Copy out, word for word, the part of the listing from the line containing "Is the white stucco wall at [56, 23, 113, 72]" through the line containing "1238 millimetres", with both of those lines included.

[Scene-based spatial questions]
** start **
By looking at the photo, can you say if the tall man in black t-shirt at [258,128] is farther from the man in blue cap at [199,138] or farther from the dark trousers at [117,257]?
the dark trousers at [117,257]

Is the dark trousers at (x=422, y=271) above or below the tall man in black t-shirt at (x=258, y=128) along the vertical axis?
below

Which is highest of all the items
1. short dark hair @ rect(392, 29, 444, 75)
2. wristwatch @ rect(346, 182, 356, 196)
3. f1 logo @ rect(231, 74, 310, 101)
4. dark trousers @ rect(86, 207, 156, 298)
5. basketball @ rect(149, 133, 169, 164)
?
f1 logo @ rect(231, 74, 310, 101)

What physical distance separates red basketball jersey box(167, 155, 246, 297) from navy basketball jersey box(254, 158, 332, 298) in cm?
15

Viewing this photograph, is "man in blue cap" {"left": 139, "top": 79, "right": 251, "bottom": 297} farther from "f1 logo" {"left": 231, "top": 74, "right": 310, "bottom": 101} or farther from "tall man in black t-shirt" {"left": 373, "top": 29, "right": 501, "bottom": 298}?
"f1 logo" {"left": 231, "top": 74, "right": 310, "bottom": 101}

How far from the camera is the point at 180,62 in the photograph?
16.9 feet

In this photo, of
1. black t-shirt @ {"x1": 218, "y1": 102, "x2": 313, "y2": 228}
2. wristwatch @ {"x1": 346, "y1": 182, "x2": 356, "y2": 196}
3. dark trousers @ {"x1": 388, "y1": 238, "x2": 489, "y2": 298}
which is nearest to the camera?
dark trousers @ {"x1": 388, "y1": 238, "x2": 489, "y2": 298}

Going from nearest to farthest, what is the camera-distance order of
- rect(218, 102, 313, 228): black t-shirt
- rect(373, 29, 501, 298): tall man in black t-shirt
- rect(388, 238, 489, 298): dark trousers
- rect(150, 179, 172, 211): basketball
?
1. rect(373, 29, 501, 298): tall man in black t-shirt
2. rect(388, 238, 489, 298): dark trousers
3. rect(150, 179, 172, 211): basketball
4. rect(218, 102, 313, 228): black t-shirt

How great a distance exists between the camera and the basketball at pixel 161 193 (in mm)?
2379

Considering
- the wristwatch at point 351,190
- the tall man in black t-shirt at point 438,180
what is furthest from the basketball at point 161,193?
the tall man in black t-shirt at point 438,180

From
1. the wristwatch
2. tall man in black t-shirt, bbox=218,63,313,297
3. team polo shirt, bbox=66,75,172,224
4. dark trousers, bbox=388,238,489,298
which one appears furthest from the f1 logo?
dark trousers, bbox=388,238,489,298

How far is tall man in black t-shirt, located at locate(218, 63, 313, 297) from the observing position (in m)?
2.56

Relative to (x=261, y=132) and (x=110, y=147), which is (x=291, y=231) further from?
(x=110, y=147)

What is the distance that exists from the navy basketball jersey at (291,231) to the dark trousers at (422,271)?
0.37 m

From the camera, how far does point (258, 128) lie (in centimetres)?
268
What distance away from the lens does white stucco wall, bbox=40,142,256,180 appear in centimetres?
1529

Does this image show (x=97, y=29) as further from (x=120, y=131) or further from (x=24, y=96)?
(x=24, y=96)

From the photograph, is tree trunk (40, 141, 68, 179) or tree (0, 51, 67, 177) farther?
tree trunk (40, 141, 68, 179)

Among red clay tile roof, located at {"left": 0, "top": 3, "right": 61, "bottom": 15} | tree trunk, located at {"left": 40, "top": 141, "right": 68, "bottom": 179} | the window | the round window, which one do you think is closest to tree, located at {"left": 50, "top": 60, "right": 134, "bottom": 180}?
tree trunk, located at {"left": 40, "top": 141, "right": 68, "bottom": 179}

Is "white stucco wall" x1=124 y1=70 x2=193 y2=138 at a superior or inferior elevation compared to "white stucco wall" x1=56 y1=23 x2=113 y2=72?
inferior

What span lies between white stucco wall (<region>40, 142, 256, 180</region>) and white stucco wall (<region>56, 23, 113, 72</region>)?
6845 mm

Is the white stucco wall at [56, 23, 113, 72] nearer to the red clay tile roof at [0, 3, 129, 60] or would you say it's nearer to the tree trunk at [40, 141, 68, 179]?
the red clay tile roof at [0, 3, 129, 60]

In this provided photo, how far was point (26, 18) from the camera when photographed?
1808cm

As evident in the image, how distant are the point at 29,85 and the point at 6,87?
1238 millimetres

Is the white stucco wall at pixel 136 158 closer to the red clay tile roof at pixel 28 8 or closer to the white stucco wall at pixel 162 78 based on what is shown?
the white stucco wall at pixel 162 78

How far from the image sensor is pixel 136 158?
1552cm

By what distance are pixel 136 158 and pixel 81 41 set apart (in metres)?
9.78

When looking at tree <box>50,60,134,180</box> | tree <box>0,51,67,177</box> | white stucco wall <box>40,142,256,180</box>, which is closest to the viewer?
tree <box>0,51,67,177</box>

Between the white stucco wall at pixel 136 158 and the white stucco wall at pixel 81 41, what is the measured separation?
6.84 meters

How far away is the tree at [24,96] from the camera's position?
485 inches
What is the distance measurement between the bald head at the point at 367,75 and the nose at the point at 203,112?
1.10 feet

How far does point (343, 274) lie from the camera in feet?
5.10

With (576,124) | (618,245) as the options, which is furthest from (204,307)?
** end **
OUTPUT OF THE EXERCISE:
Is the white stucco wall at [56, 23, 113, 72] nearer to the red clay tile roof at [0, 3, 129, 60] or would you say it's nearer to the tree trunk at [40, 141, 68, 179]?
the red clay tile roof at [0, 3, 129, 60]

In this provided photo, how far was point (26, 18) from the camera when photographed?
1808cm

As evident in the image, how distant are the point at 29,85 and the point at 6,87?
1238 millimetres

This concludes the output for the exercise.